- _DATA IN THIS EXERCISE_:
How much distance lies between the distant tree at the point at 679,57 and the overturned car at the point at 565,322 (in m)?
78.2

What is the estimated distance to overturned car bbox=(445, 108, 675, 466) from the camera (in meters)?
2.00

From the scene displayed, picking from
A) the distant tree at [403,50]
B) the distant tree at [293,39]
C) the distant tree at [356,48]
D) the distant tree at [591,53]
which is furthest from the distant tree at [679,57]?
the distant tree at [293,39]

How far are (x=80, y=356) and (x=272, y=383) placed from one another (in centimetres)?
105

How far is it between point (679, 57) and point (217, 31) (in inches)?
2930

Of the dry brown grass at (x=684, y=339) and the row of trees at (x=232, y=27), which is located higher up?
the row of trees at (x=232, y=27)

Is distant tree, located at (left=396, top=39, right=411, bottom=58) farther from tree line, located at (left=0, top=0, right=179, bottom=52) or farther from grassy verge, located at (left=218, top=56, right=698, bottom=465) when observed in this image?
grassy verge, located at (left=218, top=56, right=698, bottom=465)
==
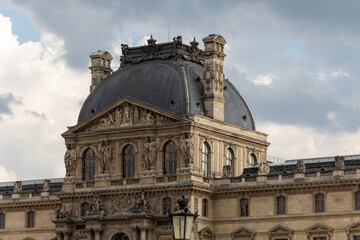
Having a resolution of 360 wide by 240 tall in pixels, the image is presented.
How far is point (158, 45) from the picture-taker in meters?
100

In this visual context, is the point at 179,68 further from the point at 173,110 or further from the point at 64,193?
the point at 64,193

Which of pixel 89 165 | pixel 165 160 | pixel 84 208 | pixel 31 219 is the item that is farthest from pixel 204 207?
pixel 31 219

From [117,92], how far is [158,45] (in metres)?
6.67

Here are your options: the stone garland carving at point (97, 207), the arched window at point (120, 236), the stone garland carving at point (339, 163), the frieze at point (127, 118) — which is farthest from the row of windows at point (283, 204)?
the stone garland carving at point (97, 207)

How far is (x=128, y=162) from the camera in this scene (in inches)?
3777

- _GIVEN PROBLEM_:
Copy out every line in the rows above that contains the string "distance". The match is case-sensitive.

- _TASK RESPONSE_:
How much distance lies between the distant tree at the point at 679,57 and the overturned car at the point at 565,322 (in m)?
What is the estimated distance to overturned car bbox=(445, 108, 675, 466) from the camera (in meters)?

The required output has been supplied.